Also, please, the ignorance is incredible. Guess what will also go 7 walls (or more) of a lower-middle class house? Many calibers / types of handgun ammunition. The AR-15 uses the .223 Remington round which is very slightly different from the 5.56mm rounds used by NATO for the M-16 (AR-15). There are lots of handgun rounds more powerful, and lots that are less powerful.
I know that there are powerful handguns but the point is that certain handguns should also be less powerful if you can buy them on the market. ARs are exclusively powerful, so as an entire class of weapon I have a problem with them being widely owned. Do you need a an AR for self defense? I would say that you should only be able to acquire a weapon like that for a necessary purpose, with a permit, etc. Some people brought up killing wild boars, that's fair enough to me.

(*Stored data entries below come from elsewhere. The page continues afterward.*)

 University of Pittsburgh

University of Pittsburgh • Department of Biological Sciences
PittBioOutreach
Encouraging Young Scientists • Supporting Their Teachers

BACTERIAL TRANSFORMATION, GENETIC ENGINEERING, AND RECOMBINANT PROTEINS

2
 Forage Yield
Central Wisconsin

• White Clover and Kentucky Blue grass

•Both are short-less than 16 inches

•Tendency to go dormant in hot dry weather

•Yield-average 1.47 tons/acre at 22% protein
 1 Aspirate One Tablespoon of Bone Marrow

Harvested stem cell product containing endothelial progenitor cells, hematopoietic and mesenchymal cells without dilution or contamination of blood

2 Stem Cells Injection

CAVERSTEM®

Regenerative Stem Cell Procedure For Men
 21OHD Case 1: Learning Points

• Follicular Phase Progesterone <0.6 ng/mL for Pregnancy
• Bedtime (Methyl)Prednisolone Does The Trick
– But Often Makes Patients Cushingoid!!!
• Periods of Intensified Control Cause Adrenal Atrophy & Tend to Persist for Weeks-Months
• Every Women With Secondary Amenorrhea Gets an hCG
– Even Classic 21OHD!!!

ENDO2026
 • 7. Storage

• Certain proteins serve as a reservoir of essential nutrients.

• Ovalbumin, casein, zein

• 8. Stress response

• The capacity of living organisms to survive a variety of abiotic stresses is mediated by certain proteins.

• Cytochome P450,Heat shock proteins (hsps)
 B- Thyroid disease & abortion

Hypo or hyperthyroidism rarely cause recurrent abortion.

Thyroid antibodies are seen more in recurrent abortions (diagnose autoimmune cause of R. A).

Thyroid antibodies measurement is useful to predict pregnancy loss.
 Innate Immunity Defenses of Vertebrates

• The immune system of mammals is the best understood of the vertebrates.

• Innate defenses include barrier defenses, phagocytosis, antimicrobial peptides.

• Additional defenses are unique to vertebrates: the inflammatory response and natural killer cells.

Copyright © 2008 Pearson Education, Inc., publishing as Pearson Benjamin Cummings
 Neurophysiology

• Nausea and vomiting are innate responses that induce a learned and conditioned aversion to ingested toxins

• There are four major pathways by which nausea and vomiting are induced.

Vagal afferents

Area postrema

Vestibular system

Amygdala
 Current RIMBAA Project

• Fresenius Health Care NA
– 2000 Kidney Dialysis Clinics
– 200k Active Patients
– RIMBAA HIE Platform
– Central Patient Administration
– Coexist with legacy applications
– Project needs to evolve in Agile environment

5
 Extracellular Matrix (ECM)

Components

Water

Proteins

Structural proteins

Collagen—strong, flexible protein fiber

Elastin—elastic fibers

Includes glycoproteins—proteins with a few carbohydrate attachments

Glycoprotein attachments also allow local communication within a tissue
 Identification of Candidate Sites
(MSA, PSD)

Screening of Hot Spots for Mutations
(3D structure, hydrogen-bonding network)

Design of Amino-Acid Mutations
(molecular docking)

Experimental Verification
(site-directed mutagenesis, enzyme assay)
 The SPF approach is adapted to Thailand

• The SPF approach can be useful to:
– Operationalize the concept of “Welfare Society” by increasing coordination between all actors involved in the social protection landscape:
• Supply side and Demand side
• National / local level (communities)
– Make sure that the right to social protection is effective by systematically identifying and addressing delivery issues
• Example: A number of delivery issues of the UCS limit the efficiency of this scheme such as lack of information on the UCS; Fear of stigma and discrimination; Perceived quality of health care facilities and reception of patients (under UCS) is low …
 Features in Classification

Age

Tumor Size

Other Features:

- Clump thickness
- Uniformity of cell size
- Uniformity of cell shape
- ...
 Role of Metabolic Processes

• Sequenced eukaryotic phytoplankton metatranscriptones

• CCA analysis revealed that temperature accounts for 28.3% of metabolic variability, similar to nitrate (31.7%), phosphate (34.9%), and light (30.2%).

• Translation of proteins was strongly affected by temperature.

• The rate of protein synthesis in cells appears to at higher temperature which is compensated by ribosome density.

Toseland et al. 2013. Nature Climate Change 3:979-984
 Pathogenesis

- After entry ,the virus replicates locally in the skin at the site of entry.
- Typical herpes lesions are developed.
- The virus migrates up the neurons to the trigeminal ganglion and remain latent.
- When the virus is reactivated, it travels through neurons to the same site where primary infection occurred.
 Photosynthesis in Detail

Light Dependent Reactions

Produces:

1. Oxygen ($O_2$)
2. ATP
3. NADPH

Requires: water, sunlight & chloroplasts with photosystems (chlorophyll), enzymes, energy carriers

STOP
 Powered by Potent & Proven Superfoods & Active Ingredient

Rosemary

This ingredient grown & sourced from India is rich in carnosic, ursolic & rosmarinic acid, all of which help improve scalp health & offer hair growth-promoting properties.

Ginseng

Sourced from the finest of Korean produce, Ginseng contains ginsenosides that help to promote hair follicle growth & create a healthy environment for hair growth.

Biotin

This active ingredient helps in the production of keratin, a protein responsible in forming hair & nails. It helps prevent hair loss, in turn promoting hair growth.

A typical .223 load is well known for fragmenting and penetrating far less than .40 and up pistol ammo. Try doing a bit of learning before blurting out shit that isn't true to support your argument.
Again, I'm aware that ARs aren't strictly more powerful than handguns. I didn't spout shit, what I said was true about the penetrative power of an AR even if a pistol can be equally powerful. I just don't think that you need to penetrate 7 walls and have the capability to damn-near mow down someone's house for self-defense.
The caveat to all of this is that a weapons ban perpetuates the sale of the banned weapon in the short term. And again, the long-term results of the 10 year AR ban that we implemented in the U.S. yielded, at best, neutral results. So even if we implemented a more comprehensive ban I'm not optimistic that it would be effective at reducing their use in violent crime.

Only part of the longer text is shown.